### 問題 1
カナダ利下げの文章では、週の初めにカナダドル/円が下がり続けると見られていました。なぜそう見られていたのかを、文章に書かれている理由にそって説明してください。
### 問題 2
カナダ利下げの文章によると、BOCは基準となる翌日物金利を何%に引き下げましたか。
### 問題 3
カナダ利下げの文章の最後の文のあとから、続きを書いてください。

### 本文
- - -

カナダドル/円はBOCの発表前から上昇。BOCの大幅利下げはカナダドル/円にまったくインパクトがないイベントだった
みなさん、こんにちは。
まず週初、注目イベントとしてマーケットで取り上げられていたのは、BOC(カナダ銀行[カナダの中央銀行])の0.50%の利下げ予測でした。
BOCの利下げは今月(10月)だけではなく、今後も連続利下げが予想されており、それを織り込みに行く形で、カナダドル/円は続落すると想定されていました。
そして、マーケットのコンセンサスどおり、BOCは0.50%の大幅利下げを決定。
カナダ銀行は利下げペースを加速させ、パンデミック後の高インフレ時代が終わったことを示唆した。
ティフ・マッケルム総裁率いる政策立案者らは水曜日に基準となる翌日物金利を3.75%に引き下げ、これはパンデミック初期の2020年3月以来の借り入れコストの大幅な削減となります。

- - -

### 提供データ
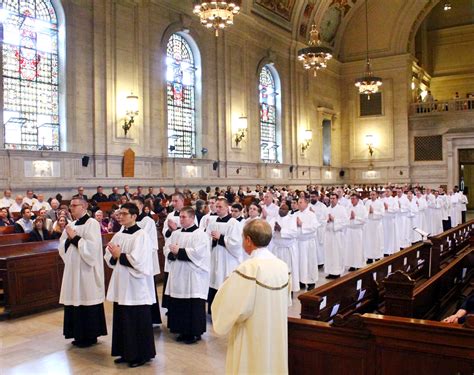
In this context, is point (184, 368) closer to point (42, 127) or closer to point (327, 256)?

- - -

### 回答 1
BOCは今月(10月)だけでなく、その後も続けて利下げすると予想されていました。マーケットがその利下げを織り込みにいく形で、カナダドル/円は続落すると考えられていたからです。

### 回答 2
3.75%です。

### 回答 3
これは、市場やブルームバーグの調査でエコノミストが予想していた大幅な削減であり、
経済成長を促進し、インフレ率を2%の目標値に近づけることを目的としています
(出所:Bloomberg)
ただ、BOCの大幅利下げにもかかわらず、今週(10月21日~)のカナダドル/円は2円上昇しています。
(出所:TradingView)
マーケットは大幅利下げをすでに織り込んでおり、結果を受けてのbuy the facts(事実買い)でのカナダドル買い戻しというわけでもなく、BOCの発表前からカナダドル/円は上昇していました。
つまり、BOCの大幅利下げは、対円であるカナダドル/円にはまったくインパクトがないイベントであり、他のクロス円(米ドル以外の通貨と円との通貨ペア)に与える影響もなかったということになります。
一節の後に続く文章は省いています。